• _Set exercise_
Render every line of the material below as a separate string in a JSON list, omitting blank lines.

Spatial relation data
Begin

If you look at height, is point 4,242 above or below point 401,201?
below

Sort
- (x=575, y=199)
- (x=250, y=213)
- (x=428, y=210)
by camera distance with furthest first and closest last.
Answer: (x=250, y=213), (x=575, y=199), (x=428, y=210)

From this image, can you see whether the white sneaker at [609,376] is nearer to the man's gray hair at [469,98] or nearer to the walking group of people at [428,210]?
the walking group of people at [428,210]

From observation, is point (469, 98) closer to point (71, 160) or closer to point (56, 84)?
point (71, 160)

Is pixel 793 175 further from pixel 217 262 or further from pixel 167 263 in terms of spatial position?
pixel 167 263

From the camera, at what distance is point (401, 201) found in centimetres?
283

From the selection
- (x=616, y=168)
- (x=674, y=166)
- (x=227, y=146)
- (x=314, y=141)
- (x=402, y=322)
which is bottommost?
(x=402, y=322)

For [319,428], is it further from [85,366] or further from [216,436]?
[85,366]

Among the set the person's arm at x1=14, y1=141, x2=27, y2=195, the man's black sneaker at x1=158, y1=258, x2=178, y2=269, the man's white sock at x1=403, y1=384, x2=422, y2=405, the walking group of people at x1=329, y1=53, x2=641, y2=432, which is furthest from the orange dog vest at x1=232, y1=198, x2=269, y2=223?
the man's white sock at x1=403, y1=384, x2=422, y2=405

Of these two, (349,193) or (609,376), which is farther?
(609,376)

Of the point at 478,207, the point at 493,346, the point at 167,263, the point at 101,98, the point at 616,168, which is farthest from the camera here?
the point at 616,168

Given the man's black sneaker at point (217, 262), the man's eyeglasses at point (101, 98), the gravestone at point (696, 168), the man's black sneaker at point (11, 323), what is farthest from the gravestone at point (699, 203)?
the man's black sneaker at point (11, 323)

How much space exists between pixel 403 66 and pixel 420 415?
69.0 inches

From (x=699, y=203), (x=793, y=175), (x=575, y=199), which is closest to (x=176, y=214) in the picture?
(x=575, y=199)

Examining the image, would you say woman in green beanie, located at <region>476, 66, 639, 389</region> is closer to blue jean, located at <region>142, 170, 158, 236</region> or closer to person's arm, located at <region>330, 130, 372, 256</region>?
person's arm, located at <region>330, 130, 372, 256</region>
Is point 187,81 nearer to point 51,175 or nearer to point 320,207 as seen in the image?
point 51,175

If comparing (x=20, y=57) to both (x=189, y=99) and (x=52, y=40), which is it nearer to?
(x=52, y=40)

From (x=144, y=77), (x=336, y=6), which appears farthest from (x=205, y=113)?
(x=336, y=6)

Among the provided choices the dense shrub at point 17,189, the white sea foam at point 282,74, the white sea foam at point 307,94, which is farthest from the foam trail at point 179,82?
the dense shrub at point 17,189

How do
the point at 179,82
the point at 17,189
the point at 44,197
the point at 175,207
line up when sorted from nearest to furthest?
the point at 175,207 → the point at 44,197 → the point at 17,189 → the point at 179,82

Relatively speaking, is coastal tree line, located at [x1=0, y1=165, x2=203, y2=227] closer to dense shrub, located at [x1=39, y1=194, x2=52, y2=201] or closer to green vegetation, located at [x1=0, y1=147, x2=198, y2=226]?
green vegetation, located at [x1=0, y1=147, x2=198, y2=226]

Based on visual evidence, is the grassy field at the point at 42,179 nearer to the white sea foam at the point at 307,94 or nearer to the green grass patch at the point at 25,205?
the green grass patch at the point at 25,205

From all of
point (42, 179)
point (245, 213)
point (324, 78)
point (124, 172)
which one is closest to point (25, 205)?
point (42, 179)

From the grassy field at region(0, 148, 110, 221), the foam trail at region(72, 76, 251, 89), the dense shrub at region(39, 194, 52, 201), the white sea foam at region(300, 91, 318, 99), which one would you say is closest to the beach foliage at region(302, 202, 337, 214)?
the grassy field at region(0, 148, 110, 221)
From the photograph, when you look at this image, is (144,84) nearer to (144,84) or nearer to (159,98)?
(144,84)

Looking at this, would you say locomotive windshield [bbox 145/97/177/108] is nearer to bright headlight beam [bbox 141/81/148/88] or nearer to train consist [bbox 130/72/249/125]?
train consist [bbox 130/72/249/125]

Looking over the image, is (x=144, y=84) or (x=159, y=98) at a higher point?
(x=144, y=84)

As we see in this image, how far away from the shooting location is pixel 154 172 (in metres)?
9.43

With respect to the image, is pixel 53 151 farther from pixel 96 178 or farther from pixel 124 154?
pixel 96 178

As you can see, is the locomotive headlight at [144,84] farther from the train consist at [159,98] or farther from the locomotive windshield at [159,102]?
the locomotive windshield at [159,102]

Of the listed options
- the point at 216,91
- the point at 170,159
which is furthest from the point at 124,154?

End

• _The answer_
[
  "If you look at height, is point 4,242 above or below point 401,201?",
  "below",
  "Sort",
  "- (x=575, y=199)",
  "- (x=250, y=213)",
  "- (x=428, y=210)",
  "by camera distance with furthest first and closest last.",
  "Answer: (x=250, y=213), (x=575, y=199), (x=428, y=210)",
  "From this image, can you see whether the white sneaker at [609,376] is nearer to the man's gray hair at [469,98] or nearer to the walking group of people at [428,210]?",
  "the walking group of people at [428,210]",
  "From observation, is point (469, 98) closer to point (71, 160) or closer to point (56, 84)?",
  "point (71, 160)",
  "Is pixel 793 175 further from pixel 217 262 or further from pixel 167 263 in terms of spatial position?",
  "pixel 167 263",
  "From the camera, at what distance is point (401, 201) found in centimetres?",
  "283",
  "From the selection",
  "- (x=616, y=168)",
  "- (x=674, y=166)",
  "- (x=227, y=146)",
  "- (x=314, y=141)",
  "- (x=402, y=322)",
  "which is bottommost?",
  "(x=402, y=322)",
  "For [319,428], is it further from [85,366] or further from [216,436]?",
  "[85,366]",
  "Among the set the person's arm at x1=14, y1=141, x2=27, y2=195, the man's black sneaker at x1=158, y1=258, x2=178, y2=269, the man's white sock at x1=403, y1=384, x2=422, y2=405, the walking group of people at x1=329, y1=53, x2=641, y2=432, which is furthest from the orange dog vest at x1=232, y1=198, x2=269, y2=223?",
  "the man's white sock at x1=403, y1=384, x2=422, y2=405",
  "Of these two, (349,193) or (609,376), which is farther?",
  "(609,376)",
  "Of the point at 478,207, the point at 493,346, the point at 167,263, the point at 101,98, the point at 616,168, which is farthest from the camera here?",
  "the point at 616,168",
  "Given the man's black sneaker at point (217, 262), the man's eyeglasses at point (101, 98), the gravestone at point (696, 168), the man's black sneaker at point (11, 323), what is farthest from the gravestone at point (699, 203)?",
  "the man's black sneaker at point (11, 323)",
  "How much space exists between pixel 403 66 and pixel 420 415?",
  "69.0 inches",
  "From (x=699, y=203), (x=793, y=175), (x=575, y=199), which is closest to (x=176, y=214) in the picture?",
  "(x=575, y=199)",
  "Examining the image, would you say woman in green beanie, located at <region>476, 66, 639, 389</region> is closer to blue jean, located at <region>142, 170, 158, 236</region> or closer to person's arm, located at <region>330, 130, 372, 256</region>?",
  "person's arm, located at <region>330, 130, 372, 256</region>",
  "Is point 187,81 nearer to point 51,175 or nearer to point 320,207 as seen in the image?",
  "point 51,175",
  "If comparing (x=20, y=57) to both (x=189, y=99) and (x=52, y=40), which is it nearer to?",
  "(x=52, y=40)",
  "From (x=144, y=77), (x=336, y=6), which appears farthest from (x=205, y=113)?",
  "(x=336, y=6)",
  "Among the provided choices the dense shrub at point 17,189, the white sea foam at point 282,74, the white sea foam at point 307,94, which is farthest from the foam trail at point 179,82?",
  "the dense shrub at point 17,189",
  "How do",
  "the point at 179,82",
  "the point at 17,189",
  "the point at 44,197",
  "the point at 175,207",
  "line up when sorted from nearest to furthest?",
  "the point at 175,207 → the point at 44,197 → the point at 17,189 → the point at 179,82",
  "Relatively speaking, is coastal tree line, located at [x1=0, y1=165, x2=203, y2=227] closer to dense shrub, located at [x1=39, y1=194, x2=52, y2=201] or closer to green vegetation, located at [x1=0, y1=147, x2=198, y2=226]?",
  "green vegetation, located at [x1=0, y1=147, x2=198, y2=226]",
  "Based on visual evidence, is the grassy field at the point at 42,179 nearer to the white sea foam at the point at 307,94 or nearer to the green grass patch at the point at 25,205?",
  "the green grass patch at the point at 25,205",
  "From all of",
  "point (42, 179)",
  "point (245, 213)",
  "point (324, 78)",
  "point (124, 172)",
  "which one is closest to point (25, 205)?",
  "point (42, 179)",
  "From the grassy field at region(0, 148, 110, 221), the foam trail at region(72, 76, 251, 89), the dense shrub at region(39, 194, 52, 201), the white sea foam at region(300, 91, 318, 99), which one would you say is closest to the beach foliage at region(302, 202, 337, 214)?",
  "the grassy field at region(0, 148, 110, 221)",
  "From the photograph, when you look at this image, is (144,84) nearer to (144,84) or nearer to (159,98)?",
  "(144,84)",
  "Looking at this, would you say locomotive windshield [bbox 145/97/177/108] is nearer to bright headlight beam [bbox 141/81/148/88] or nearer to train consist [bbox 130/72/249/125]?",
  "train consist [bbox 130/72/249/125]",
  "Looking over the image, is (x=144, y=84) or (x=159, y=98) at a higher point?",
  "(x=144, y=84)",
  "As we see in this image, how far away from the shooting location is pixel 154 172 (in metres)?",
  "9.43",
  "With respect to the image, is pixel 53 151 farther from pixel 96 178 or farther from pixel 124 154?",
  "pixel 96 178",
  "As you can see, is the locomotive headlight at [144,84] farther from the train consist at [159,98] or farther from the locomotive windshield at [159,102]?",
  "the locomotive windshield at [159,102]",
  "Of the listed options",
  "- the point at 216,91",
  "- the point at 170,159",
  "which is furthest from the point at 124,154?"
]